Für den operativen Eingriff bedeutet keine Veränderung: „Es ist vollkommen unkompliziert. Das Aggregat mit dem distalen Elektrodenanteil wird in die Hülle gegeben und eingebracht. Die OP-Zeit verlängert sich dadurch nicht“, beschreibt Prof. Dr. Götte das intraoperative Handling. Die entscheidende Änderung findet seiner Meinung nach durch eine präoperative Risikostratifizierung statt, indem sich durch neue Studiendaten wie PADIT und WRAP-IT das Risikobewusstsein der Operateure ändere. „Die zentrale Frage vor dem Eingriff sollte sein: Brauche ich bei diesem Risikopatienten eine ergänzende Infektionsprophylaxe?“ Gerade bei den Revisionsoperationen werde klar, dass der Eingriff auch infektiologisch bewertet werden müsse: „Früher hat man Wechseloperation als einfache Operation gesehen, da man keine Elektroden anlegen musste.
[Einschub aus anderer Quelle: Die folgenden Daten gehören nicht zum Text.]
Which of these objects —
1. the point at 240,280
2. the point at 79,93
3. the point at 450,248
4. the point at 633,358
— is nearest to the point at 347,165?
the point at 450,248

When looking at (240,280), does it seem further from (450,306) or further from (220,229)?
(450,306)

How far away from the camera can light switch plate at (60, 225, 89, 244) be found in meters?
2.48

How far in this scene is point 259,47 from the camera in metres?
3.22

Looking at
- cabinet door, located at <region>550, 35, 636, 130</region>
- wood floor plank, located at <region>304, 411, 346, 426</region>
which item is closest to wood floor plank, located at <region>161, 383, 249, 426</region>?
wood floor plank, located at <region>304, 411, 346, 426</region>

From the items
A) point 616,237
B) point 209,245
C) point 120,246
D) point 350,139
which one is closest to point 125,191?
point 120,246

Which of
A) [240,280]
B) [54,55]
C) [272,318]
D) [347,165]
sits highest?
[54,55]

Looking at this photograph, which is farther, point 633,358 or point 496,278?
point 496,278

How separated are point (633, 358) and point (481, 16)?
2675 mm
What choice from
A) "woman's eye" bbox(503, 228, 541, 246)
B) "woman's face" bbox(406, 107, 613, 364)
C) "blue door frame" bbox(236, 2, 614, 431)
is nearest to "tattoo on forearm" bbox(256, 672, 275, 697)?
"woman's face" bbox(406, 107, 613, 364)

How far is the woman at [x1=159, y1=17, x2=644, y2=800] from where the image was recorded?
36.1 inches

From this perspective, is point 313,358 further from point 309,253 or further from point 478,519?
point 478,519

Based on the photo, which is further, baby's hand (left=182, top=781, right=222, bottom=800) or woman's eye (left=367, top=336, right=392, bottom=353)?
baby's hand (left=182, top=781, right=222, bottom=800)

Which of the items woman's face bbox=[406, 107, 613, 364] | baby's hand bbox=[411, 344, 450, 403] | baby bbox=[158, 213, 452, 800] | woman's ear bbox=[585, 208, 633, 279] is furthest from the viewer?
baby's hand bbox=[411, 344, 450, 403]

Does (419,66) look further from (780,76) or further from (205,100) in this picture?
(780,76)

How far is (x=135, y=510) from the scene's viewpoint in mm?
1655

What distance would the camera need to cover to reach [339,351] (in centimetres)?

Aus chirurgischer Sicht stimmt das. Aber aus infektiologischer Sicht ist es ein Risikoeingriff“, bekräftigt Prof. Dr. Götte. Seine Empfehlung: Die Kliniken sollten SOPs zur regelhaften Durchführung einer adäquaten perioperativen Infektionsprophylaxe erarbeiten. „Mit TYRX besteht bei definierten Hochrisikopatienten die Chance, sinnvoll einzugreifen, das Risiko zu reduzieren und Infektionen zu vermeiden.“ Mit zum Prozess gehöre es, neue Therapieformen wie TYRX adäquat mittels OPS (5-932.11/12) zu kodieren, um die Abrechnungsgrundlage zu schaffen und sie im System zu etablieren.

1

Markewitz, A., Bundesfachgruppe Herzschrittmacher und Defibrillatoren., Behrens, S. et al., Herzschr Elektrophys (2020). https://doi.org/10.1007/s00399-020-00732-5

2

Ludwig S et al., J Comp Eff Res 2018; 7(5): 483-492

3

Wilkoff BL, et al. Impact of CIED Infection: A Clinical and Economic Analysis of the Wrap-It Study. Presentation Su3088 at AHA Scientific Sessions 2019; Philadelphia, PA.

4

Krahn AD et al., J Am Coll Cardiol 2018; 72(24): 3098-3109

5

Birnie DH et al., J Am Coll Cardiol 2019;74(23):2845–2854

6

Birnie DH et al. J Am Coll Cardiol 2019; 76: corrections.

7

Tarakji KG et al., N Engl J Med 2019; 380(20):1895-1905

8

Blomström-Lundqvist C, Traykov V, Erba PA, et al., Europace 2020 Apr 1;22(4):515-549. doi: 10.1093/europace/euz246.